§ **About this exercise**
Copy out all lines bearing the word "Tribunale" from the listing below.
··· Material shown ···
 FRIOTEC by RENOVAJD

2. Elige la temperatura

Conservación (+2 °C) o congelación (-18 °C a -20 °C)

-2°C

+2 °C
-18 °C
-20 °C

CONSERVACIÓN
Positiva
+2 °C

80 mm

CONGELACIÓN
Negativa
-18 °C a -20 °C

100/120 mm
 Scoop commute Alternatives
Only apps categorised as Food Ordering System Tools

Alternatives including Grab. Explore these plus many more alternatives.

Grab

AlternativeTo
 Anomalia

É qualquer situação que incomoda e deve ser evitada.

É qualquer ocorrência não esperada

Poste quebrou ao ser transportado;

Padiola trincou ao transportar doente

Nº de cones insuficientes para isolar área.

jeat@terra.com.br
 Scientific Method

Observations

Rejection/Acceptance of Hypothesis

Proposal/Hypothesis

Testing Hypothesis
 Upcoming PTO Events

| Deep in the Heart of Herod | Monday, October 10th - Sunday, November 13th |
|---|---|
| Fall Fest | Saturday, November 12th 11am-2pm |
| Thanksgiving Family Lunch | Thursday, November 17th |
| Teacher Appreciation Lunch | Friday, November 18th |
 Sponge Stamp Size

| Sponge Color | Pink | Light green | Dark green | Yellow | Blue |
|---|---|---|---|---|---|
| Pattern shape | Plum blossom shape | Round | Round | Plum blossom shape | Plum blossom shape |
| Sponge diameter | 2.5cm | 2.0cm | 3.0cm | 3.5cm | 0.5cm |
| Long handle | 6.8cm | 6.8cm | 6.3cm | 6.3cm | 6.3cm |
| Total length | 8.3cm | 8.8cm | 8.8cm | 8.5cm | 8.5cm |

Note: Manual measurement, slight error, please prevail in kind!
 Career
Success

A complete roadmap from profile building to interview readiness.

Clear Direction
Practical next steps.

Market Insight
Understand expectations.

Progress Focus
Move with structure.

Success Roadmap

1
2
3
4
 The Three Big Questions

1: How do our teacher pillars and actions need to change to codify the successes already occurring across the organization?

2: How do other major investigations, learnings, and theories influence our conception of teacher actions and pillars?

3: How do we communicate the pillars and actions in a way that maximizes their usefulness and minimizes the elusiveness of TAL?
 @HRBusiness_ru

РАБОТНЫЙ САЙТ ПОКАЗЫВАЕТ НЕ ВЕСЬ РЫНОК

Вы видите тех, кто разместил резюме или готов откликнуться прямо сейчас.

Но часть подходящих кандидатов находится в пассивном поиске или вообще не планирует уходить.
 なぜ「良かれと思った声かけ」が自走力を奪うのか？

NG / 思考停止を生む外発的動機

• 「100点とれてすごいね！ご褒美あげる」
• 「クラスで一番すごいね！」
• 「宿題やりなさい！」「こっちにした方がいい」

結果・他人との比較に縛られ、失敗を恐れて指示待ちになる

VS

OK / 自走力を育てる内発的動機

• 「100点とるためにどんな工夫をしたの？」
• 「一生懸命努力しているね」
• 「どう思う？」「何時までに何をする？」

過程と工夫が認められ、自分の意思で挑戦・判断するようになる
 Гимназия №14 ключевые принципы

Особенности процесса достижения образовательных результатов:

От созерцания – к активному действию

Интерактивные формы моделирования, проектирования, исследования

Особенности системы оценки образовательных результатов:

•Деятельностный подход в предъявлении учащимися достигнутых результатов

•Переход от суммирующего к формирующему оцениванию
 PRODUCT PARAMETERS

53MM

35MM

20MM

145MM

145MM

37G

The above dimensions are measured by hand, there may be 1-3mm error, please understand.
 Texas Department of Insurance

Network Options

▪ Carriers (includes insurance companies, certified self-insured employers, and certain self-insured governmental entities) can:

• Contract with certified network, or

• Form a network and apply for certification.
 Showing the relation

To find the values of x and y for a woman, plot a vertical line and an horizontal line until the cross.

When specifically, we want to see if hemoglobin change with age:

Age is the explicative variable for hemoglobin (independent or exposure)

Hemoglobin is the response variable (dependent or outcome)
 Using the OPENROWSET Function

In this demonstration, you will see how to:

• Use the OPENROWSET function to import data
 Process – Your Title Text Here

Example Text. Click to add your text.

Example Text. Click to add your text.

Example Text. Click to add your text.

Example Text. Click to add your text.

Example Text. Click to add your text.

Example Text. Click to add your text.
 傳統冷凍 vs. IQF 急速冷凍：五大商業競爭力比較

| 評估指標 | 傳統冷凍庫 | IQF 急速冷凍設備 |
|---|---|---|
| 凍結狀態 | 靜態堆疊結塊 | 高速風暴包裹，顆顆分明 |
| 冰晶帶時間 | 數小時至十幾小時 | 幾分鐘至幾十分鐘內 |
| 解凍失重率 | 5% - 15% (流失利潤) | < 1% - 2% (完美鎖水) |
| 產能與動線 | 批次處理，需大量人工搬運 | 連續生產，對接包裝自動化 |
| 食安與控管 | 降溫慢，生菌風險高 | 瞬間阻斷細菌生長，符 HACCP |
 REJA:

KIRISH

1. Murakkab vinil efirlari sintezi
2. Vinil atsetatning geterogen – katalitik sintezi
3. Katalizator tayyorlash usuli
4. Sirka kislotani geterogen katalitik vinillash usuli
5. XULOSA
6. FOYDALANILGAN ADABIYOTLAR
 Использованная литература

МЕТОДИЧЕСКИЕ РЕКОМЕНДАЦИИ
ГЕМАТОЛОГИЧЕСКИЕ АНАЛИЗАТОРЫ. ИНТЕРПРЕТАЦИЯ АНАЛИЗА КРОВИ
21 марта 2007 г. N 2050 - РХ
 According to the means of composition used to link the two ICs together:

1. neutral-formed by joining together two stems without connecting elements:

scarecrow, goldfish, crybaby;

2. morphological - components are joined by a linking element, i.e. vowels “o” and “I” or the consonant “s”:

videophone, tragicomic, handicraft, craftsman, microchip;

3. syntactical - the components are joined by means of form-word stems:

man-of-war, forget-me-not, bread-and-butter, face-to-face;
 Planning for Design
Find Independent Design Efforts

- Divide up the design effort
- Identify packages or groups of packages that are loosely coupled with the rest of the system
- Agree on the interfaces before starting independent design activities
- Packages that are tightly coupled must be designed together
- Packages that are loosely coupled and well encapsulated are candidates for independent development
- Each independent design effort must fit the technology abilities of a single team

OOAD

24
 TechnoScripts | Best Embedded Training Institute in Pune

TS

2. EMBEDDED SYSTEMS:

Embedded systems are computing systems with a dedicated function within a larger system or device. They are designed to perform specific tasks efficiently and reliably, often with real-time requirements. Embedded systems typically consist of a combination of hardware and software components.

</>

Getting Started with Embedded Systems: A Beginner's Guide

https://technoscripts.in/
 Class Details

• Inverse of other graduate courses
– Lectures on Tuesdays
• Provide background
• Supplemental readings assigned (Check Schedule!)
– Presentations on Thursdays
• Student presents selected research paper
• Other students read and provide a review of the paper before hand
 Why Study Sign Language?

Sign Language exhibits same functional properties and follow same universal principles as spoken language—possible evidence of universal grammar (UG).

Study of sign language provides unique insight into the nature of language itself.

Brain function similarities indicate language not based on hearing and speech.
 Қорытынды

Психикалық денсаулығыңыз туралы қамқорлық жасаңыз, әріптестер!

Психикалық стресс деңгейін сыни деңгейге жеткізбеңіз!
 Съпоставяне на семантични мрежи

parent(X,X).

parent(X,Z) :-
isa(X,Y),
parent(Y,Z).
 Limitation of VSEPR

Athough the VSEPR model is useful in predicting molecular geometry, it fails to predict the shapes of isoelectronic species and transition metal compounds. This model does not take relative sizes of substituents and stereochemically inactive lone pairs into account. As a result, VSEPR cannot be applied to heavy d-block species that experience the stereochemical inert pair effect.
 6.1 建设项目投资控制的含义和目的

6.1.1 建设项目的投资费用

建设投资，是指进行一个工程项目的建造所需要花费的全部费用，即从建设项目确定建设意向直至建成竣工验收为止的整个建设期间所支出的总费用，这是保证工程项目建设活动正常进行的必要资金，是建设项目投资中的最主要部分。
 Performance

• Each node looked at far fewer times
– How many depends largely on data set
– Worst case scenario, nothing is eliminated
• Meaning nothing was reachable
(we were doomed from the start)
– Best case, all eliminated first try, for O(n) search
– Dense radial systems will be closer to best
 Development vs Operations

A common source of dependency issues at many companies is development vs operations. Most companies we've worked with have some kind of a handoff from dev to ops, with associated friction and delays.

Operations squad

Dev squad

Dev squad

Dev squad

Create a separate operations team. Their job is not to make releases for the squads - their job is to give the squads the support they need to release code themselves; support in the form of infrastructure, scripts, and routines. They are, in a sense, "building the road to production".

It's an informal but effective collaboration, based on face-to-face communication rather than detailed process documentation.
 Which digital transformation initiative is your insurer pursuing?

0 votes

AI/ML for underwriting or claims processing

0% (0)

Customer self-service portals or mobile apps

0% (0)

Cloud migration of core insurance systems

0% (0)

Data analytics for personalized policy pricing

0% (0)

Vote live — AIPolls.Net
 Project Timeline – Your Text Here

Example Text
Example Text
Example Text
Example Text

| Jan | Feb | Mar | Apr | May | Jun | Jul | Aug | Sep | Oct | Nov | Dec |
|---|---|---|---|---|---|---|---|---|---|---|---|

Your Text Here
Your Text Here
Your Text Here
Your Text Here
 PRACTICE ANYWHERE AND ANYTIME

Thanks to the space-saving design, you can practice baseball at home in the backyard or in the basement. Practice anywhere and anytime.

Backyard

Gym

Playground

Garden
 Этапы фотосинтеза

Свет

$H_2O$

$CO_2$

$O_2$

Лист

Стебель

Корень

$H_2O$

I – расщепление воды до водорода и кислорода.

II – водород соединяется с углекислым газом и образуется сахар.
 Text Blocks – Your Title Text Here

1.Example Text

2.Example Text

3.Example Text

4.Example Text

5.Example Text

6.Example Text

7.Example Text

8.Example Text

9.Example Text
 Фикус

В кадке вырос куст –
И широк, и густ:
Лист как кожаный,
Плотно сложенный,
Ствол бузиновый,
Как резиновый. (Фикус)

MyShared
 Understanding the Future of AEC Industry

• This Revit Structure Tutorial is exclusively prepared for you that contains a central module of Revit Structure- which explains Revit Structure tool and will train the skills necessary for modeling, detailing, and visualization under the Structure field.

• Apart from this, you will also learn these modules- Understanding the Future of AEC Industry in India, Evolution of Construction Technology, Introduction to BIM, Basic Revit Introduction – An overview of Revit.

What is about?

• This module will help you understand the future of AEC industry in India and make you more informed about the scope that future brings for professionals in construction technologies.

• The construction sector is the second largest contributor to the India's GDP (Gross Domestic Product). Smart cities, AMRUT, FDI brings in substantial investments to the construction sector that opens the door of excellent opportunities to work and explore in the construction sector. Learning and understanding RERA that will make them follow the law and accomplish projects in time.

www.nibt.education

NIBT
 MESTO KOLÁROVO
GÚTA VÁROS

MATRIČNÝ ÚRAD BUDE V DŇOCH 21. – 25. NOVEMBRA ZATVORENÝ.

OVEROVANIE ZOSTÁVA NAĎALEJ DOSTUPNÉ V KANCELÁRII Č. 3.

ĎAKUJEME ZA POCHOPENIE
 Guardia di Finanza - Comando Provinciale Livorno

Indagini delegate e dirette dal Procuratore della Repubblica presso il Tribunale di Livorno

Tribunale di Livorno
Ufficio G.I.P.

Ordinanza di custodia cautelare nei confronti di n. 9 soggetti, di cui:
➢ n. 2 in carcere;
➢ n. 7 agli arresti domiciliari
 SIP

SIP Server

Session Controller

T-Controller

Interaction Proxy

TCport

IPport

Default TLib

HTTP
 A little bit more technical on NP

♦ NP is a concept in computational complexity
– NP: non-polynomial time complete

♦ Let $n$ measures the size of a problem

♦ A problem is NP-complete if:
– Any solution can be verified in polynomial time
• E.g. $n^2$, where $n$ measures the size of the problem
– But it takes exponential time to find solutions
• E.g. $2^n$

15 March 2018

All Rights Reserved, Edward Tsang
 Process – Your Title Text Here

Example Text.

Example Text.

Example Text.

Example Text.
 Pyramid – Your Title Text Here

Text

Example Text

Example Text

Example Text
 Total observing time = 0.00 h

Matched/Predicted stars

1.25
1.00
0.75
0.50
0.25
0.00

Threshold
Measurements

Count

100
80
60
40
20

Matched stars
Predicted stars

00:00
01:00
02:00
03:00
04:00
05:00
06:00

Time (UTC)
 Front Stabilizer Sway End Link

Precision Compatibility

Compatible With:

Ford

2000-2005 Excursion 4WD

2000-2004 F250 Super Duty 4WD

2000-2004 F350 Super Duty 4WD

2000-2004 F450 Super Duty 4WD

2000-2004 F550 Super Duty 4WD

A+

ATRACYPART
···
§ **Task solution**
Indagini delegate e dirette dal Procuratore della Repubblica presso il Tribunale di Livorno
Tribunale di Livorno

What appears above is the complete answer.